Descriptive statistics on the distribution of ARGs, virulence factors, metal resistance genes, and plasmid replicons were conducted in SAS OnDemand for Academics. Differences in the mean number of ARGs and virulence genes by factors of treatment group, diarrhea status, and number of therapeutic antibiotic doses were evaluated using a t-test/ANOVA or Mann–Whitney U test.
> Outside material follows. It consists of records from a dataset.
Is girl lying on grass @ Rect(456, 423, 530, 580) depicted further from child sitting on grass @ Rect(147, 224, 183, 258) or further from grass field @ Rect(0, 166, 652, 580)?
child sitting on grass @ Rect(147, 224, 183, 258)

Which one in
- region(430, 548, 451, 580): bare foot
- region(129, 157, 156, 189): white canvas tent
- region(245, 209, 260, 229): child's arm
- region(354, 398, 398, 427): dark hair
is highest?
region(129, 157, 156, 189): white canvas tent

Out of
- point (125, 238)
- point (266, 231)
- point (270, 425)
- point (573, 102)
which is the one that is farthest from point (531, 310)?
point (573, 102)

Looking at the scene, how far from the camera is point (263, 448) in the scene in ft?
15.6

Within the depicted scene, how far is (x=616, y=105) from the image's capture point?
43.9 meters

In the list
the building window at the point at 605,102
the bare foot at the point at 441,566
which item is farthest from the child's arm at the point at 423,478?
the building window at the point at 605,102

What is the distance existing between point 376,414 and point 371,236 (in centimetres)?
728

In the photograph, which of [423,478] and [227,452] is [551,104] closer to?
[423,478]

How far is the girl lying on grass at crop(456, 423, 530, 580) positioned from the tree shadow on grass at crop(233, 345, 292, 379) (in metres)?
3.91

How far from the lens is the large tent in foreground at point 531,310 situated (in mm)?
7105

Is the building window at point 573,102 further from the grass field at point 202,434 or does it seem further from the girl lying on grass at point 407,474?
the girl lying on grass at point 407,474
Proportions of E. coli genomes with presence of ARGs and virulence factors were plotted as heatmaps in R using the pheatmap package. Rows of the heatmaps were clustered using the Euclidean distance metric and complete linkage method. Bar plots and violin plots of the distribution of ARGs and virulence factors, respectively, were visualized in R using ggplot2 (Wickham et al., 2023).

To investigate the differences in antimicrobial resistance, virulence, metal resistance, and pangenome composition amongst isolates, clustering based on the presence and absence matrices for each were assessed by grouping factors of treatment group, diarrhea status, sequence type, and antibiotic exposure as previously described (Lee et al., 2023). A PERMDISP2 procedure was conducted to evaluate if dispersions of groups for each grouping factor were homogenous (Anderson, 2006; Anderson et al., 2006). Permutational analysis of variance (PERMANOVA) and ANOSIM (analysis of similarity) were then performed to evaluate equivalence of centroids of groups and average of ranks of within-group to between-group distances, respectively (Anderson and Walsh, 2013). Additionally, non-metric multidimensional scaling was performed by grouping factor of sequence type for AMR and virulence genes. All tests were performed using 10,000 permutations and a Jaccard distance metric in R using the vegan package (Oksanen et al., 2022).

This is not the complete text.